But might I give advice to you, Whom in my fear I love so well, From men of pensive virtue go, Dread beings! and your empire show On hearts like that of Peter Bell!
Your presence I have often felt In darkness and the stormy night; And well I know, if need there be, Ye can put forth your agency
When earth is calm, and heaven is bright.
Then, coming from the wayward world, That powerful world in which ye dwell, Come, spirits of the mind! and try To-night, beneath the moonlight sky, What may be done with Peter Bell!
Oh, would that some more skilful voice My further labour might prevent! Kind listeners, that around me sit, I feel that I am all unfit
For such high argument.
I've played and danced with my narration- I loitered long ere I began:
Ye waited then on my good pleasure,- Pour out indulgence still, in measure
As liberal as ye can!
Our travellers, ye remember well, Are thridding a sequestered lane; And Peter many tricks is trying, And many anodynes applying, To ease his conscience of its pain.
By this his heart is lighter far; And, finding that he can account So clearly for that crimson stain, His evil spirit up again
Does like an empty bucket mount.
And Peter is a deep logician
Who hath no lack of wit mercurial; "Blood drops-leaves rustle-yet," quoth he, "This poor man never, but for me, Could have had Christian burial.
And, say the best you can, 'tis plain, That here hath been some wicked dealing; No doubt the devil in me wrought;
I'm not the man who could have thought An ass like this was worth the stealing!"
So from his pocket Peter takes His shining horn tobacco-box; And, in a light and careless way, As men who with their purpose play, Upon the lid he knocks.

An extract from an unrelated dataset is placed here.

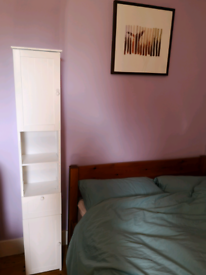 Tall book case / bedside cabinet 170.5x28x23cm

Let them whose voice can stop the clouds- Whose cunning eye can see the wind- Tell to a curious world the cause
Why, making here a sudden pause,
The ass turned round his head-and grinned.
Appalling process! I have marked The like on heath-in lonely wood, And, verily, have seldom met A spectacle more hideous-yet It suited Peter's present mood.
And, grinning in his turn, his teeth He in jocose defiance showed- When, to confound his spiteful mirth, A murmur, pent within the earth, In the dead earth beneath the road,
Rolled audibly!-it swept along- A muffled noise-a rumbling sound! "Twas by a troop of miners made, Plying with gunpowder their trade, Some twenty fathoms underground.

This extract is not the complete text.